* What you have to do *
Repeat word for word the portion of the study-strategies text starting at "Although individuals vary" and ending at "depth of learning.".

* Page text *
....
Although individuals vary in the ways they learn information, some basic principles of learning apply to everyone. You should adopt some study strategies that take advantage of these principles. One of these principles is that learning can be broken into various depths. Recognition (of terms, for example) exemplifies a surface level of learning in which you rely on a prompt of some sort to elicit recall. Comprehension, or understanding (of the concepts behind the terms, for example), represents a deeper level of learning. The ability to analyze a concept and apply your understanding of it in a new way represents a further depth of learning.

Your learning strategy should enable you to know the material at a level or two deeper than mere recognition. This will help you do well on the exams. You will know the material so thoroughly that you can easily handle the recognition-level types of questions used in multiple-choice testing. You will also be able to apply your knowledge to solve new problems.

Macro and Micro Study Strategies

One strategy that can lead to deep learning includes preparing an outline that covers all the objectives and subobjectives for the exam you are working on. Then you should delve a bit further into the material and include a level or two of detail beyond the stated objectives and subobjectives for the exam. Then you should expand the outline by coming up with a statement of definition or a summary for each point in the outline.

An outline provides two approaches to studying. First, you can study the outline by focusing on the organization of the material. Work your way through the points and subpoints of your outline with the goal of learning how they relate to one another. For example, be sure that you understand how each of the main objective areas is similar to and different from the others. Then do the same thing with the subobjectives; be sure that you know which subobjectives pertain to each objective area and how they relate to one another.

Next, you can work through the outline, focusing on learning the details. You should memorize and understand terms and their definitions, facts, rules and strategies, advantages and disadvantages, and so on. In this pass through the outline, you should attempt to learn detail rather than the big picture (the organizational information that you worked on in the first pass through the outline).

Research has shown that attempting to assimilate both types of information at the same time seems to interfere with the overall learning process. Separate your studying into these two approaches, and you will perform better on the exam.

Active Study Strategies

The process of writing down and defining objectives, subobjectives, terms, facts, and definitions promotes a more active learning strategy than merely reading the material. In human information-processing terms, writing forces you to engage in more active encoding of the information. Simply reading over the information exemplifies more passive processing.

Next, you should determine whether you can apply the information you have learned by attempting to create examples and scenarios on your own. You should think about how or where you could apply the concepts you are learning. Again, you should write down this information so that you can process the facts and concepts in a more active fashion.

The hands-on nature of the Step By Step tutorials, the Guided Practice Exercises, and the exercises at the ends of the chapters provide further active learning opportunities that will reinforce concepts as well.
....
* Dataset content *
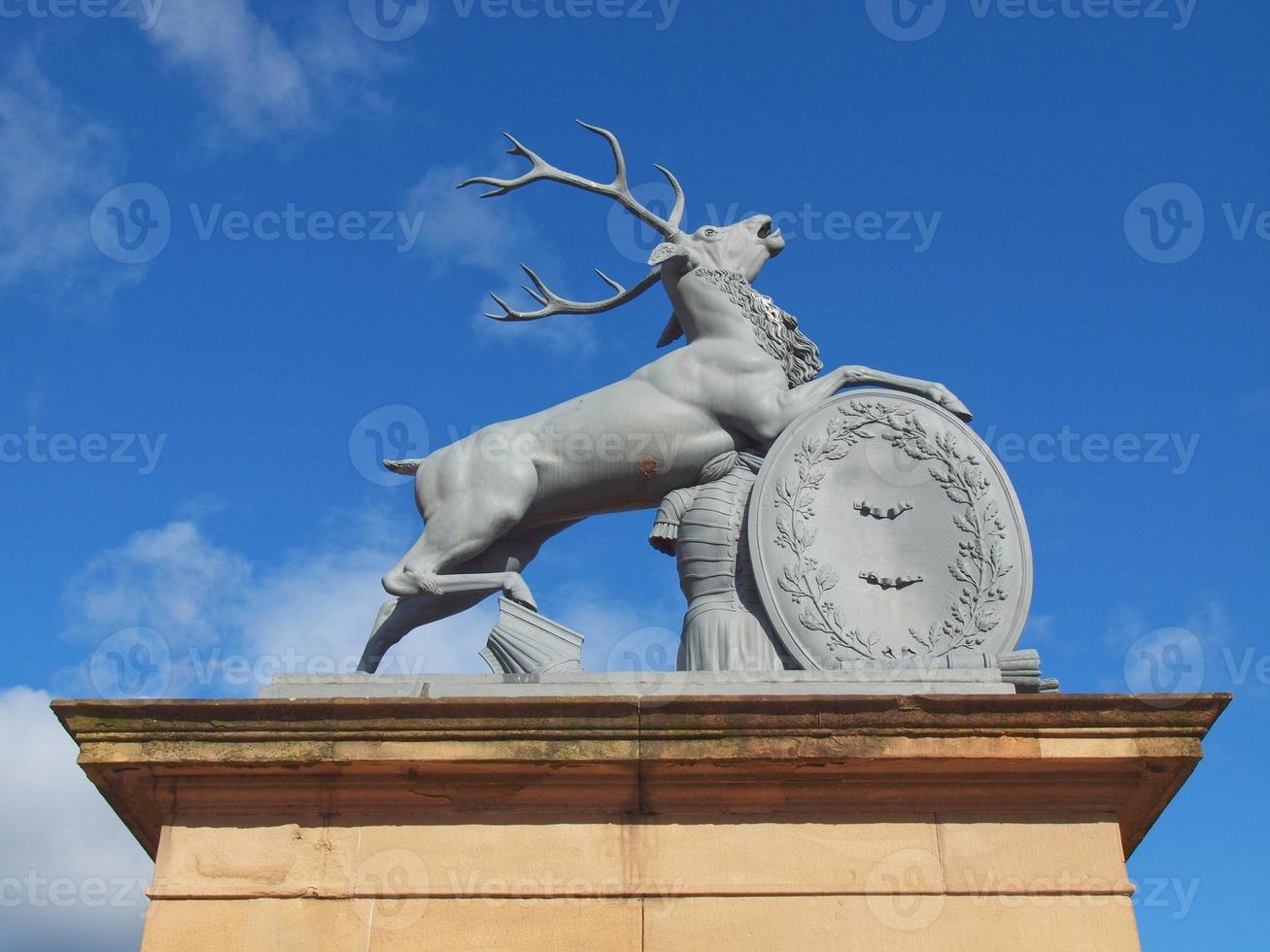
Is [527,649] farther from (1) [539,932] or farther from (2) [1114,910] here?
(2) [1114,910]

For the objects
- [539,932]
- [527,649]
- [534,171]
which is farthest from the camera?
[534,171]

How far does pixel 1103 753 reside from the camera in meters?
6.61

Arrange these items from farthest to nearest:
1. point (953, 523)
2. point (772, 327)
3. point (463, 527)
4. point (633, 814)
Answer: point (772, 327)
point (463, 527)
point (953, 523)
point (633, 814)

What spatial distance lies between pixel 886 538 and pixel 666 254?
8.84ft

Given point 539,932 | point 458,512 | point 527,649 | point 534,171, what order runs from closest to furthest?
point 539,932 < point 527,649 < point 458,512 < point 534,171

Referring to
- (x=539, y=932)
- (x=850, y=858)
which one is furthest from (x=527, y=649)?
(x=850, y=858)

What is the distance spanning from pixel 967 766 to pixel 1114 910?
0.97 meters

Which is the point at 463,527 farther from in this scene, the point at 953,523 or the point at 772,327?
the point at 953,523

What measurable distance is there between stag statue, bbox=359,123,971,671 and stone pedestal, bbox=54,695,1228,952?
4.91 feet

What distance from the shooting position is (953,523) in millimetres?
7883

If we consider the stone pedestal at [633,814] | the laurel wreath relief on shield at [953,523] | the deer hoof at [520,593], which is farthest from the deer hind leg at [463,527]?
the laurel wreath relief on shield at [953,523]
....
* Answer to this exercise *
Although individuals vary in the ways they learn information, some basic principles of learning apply to everyone. You should adopt some study strategies that take advantage of these principles. One of these principles is that learning can be broken into various depths. Recognition (of terms, for example) exemplifies a surface level of learning in which you rely on a prompt of some sort to elicit recall. Comprehension, or understanding (of the concepts behind the terms, for example), represents a deeper level of learning. The ability to analyze a concept and apply your understanding of it in a new way represents a further depth of learning.